Nowlays the question of what to do with those declared illegal aliens once the quasi-judicial process is done and dusted.
Will they be deported?
Issues in Deportation
- For a country to be able to deport a mass of individuals to another country, the second country has to accept that they were its citizens who entered the first country illegally.
- According to government data until February 2019, Assam has since 2013 deported 166 persons (162 “convicted” and four “declared”) including 147 to Bangladesh.
- The NRC context is vastly different this is not about a few hundred but lakhs of individuals, many of whom have lived in Assam for decades and been identifying themselves as Indian citizens.
- Bangladesh has always maintained that NRC is an internal matter of India.Over the years, Bangladeshi leaders have frequently been quoted in the media as denying the presence of its nationals in India.
- Now even External Affairs Minister S Jaishankar has said thatthe process of documenting and identifying illegal immigrants in Assam is India's "internal matter".
- The administration is readying detention centres, but only a veritable ‘prison state’ can house such numbers.The detention centres have often come into focus for lack of basic facilities, and the Supreme Court recently allowed conditional release of those who have completed three years in detention, against a bond.
- Some has suggested that their identity should be digitally recorded and they should not be allowed to claim Indian citizenship in other states.
- Once that is done, they should be given basic human rights. Then a system of work permits can be instituted.
- A renewed attempt should be taken to nudge Dhaka to take in some of the declared foreigners with appropriate deal.
- Some ‘friendly’ State governments volunteering to share some of the burden can be provided with some incentives.

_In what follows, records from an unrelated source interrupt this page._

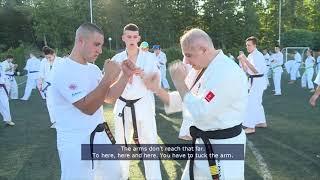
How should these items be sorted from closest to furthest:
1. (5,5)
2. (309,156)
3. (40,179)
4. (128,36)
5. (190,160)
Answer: (190,160) → (128,36) → (40,179) → (309,156) → (5,5)

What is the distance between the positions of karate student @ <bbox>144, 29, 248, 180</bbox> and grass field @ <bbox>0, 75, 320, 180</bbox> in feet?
10.1

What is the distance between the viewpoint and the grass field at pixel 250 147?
22.9 ft

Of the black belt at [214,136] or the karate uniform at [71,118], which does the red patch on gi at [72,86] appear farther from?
the black belt at [214,136]

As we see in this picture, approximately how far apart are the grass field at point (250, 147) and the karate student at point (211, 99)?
308cm

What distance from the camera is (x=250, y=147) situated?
852 cm

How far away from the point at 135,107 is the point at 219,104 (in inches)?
118

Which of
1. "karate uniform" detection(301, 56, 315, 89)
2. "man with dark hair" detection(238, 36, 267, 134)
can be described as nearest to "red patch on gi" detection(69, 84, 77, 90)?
"man with dark hair" detection(238, 36, 267, 134)

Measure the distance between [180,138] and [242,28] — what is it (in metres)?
45.3

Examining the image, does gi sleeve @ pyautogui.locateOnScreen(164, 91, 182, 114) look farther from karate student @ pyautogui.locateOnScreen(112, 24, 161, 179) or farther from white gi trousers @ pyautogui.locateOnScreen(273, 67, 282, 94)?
white gi trousers @ pyautogui.locateOnScreen(273, 67, 282, 94)

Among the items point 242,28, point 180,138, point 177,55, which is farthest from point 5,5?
point 180,138

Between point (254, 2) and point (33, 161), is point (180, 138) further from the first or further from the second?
point (254, 2)

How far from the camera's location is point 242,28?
52.8 meters

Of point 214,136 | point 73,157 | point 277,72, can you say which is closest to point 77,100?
point 73,157

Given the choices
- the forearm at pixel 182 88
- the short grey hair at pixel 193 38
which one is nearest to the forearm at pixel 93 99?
the forearm at pixel 182 88
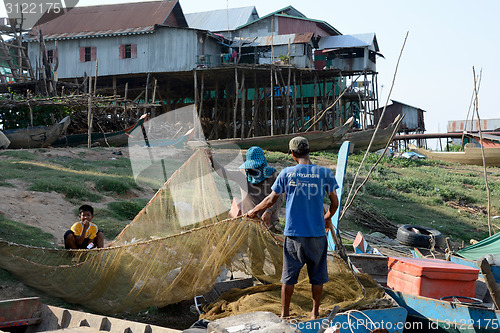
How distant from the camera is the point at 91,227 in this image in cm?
586

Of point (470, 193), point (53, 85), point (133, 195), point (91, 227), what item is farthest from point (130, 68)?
point (91, 227)

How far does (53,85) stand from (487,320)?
17.5 meters

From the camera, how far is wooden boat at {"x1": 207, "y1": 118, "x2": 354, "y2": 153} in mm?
18906

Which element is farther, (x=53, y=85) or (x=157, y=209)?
(x=53, y=85)

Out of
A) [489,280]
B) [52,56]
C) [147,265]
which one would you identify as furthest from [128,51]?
[489,280]

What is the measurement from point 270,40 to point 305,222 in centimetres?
2328

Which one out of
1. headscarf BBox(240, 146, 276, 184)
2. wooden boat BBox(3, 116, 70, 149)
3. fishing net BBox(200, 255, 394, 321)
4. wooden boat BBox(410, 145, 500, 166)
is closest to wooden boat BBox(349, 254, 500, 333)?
fishing net BBox(200, 255, 394, 321)

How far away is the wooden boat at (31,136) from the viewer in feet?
51.3

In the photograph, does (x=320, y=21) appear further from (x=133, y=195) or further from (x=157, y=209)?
(x=157, y=209)

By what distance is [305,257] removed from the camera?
3.91 m

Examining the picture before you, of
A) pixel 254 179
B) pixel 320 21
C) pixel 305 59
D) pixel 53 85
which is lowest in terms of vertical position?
pixel 254 179

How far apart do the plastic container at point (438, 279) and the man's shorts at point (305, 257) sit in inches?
50.6

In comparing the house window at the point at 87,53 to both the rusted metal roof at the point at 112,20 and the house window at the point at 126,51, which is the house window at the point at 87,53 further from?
the house window at the point at 126,51

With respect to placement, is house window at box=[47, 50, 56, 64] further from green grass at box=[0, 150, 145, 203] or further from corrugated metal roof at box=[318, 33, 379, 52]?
corrugated metal roof at box=[318, 33, 379, 52]
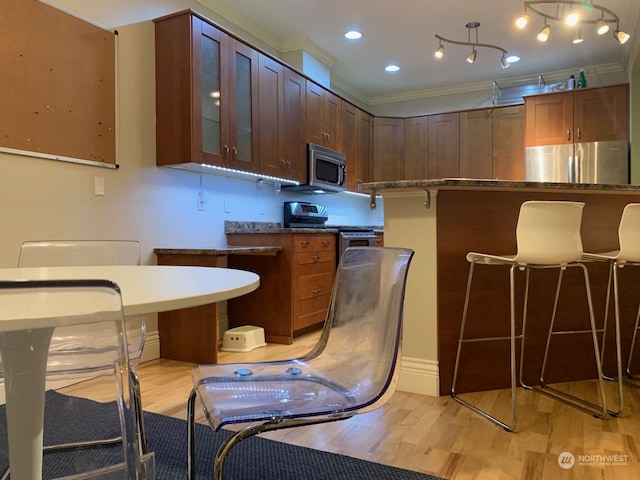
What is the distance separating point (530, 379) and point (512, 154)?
362 centimetres

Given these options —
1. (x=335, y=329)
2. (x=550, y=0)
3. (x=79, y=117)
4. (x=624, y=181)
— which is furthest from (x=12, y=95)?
(x=624, y=181)

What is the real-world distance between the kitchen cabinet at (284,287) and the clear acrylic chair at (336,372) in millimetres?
2068

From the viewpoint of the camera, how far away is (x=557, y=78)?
560 centimetres

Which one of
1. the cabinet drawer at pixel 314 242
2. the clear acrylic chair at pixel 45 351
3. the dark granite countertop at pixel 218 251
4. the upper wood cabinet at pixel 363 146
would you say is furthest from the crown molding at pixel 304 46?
the clear acrylic chair at pixel 45 351

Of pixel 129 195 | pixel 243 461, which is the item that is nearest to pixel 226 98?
pixel 129 195

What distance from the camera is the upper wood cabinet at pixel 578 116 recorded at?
484 centimetres

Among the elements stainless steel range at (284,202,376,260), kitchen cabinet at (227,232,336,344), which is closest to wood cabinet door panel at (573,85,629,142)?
stainless steel range at (284,202,376,260)

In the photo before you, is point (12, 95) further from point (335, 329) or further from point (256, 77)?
point (335, 329)

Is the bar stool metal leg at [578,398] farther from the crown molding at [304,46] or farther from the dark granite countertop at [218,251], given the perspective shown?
the crown molding at [304,46]

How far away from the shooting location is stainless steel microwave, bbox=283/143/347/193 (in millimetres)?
4305

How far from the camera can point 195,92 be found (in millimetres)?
3051

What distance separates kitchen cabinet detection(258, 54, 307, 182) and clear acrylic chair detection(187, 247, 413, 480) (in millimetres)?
2486

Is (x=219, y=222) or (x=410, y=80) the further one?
(x=410, y=80)

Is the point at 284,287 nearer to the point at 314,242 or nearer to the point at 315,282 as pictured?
the point at 315,282
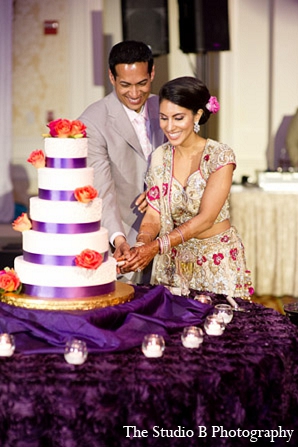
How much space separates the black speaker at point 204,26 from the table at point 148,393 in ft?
17.2

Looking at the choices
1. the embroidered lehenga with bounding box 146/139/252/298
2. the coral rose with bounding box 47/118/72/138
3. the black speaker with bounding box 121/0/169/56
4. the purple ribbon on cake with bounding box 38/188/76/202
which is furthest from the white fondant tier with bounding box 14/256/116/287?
the black speaker with bounding box 121/0/169/56

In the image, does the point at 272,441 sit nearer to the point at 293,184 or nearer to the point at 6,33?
the point at 293,184

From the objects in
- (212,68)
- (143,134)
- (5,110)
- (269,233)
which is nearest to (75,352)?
(143,134)

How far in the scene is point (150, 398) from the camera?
2.25 meters

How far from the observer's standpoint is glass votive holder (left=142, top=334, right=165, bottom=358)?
242 cm

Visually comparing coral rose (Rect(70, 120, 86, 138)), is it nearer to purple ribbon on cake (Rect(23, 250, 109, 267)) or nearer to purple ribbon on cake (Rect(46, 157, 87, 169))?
purple ribbon on cake (Rect(46, 157, 87, 169))

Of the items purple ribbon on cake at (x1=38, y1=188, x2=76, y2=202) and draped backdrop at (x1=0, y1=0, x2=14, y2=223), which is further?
draped backdrop at (x1=0, y1=0, x2=14, y2=223)

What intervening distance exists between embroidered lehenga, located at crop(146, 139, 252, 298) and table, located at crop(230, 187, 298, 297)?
3.46 meters

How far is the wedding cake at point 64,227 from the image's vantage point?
2.66 meters

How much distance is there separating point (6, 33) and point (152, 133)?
15.5ft

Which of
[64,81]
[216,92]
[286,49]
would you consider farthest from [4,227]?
[286,49]

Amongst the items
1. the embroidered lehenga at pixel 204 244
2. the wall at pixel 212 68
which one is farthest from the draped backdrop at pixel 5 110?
the embroidered lehenga at pixel 204 244

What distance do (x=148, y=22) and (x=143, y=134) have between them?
3.59 m

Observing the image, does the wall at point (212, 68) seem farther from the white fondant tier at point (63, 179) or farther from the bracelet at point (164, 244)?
the white fondant tier at point (63, 179)
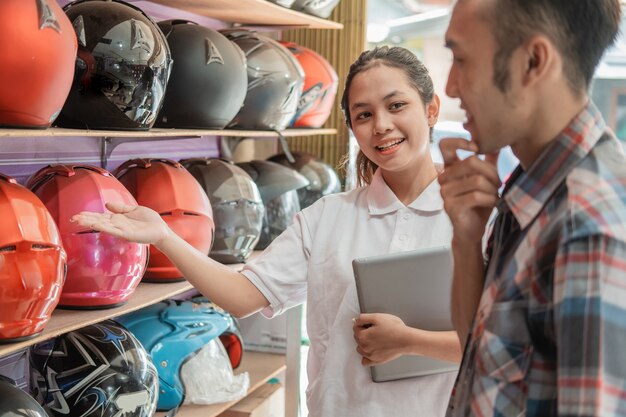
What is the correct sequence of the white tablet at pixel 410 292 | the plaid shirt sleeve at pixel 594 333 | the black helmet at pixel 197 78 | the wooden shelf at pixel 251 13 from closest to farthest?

- The Centre might have a plan in place, but if it is in the form of the Citizenship Amendment Bill to extend citizenship to non-Muslims alone, left after judicial filtration, it would negate the very non-denominational premise of the exercise to identify those who entered the country illegally after the cut-off date of March 24, 1971.
- While the apex court could still consider limited Re-verification to satisfy sentiments even though it had rejected the plea in the run-up to final publication, the aim should be to bury the bogey of the Bangladeshi.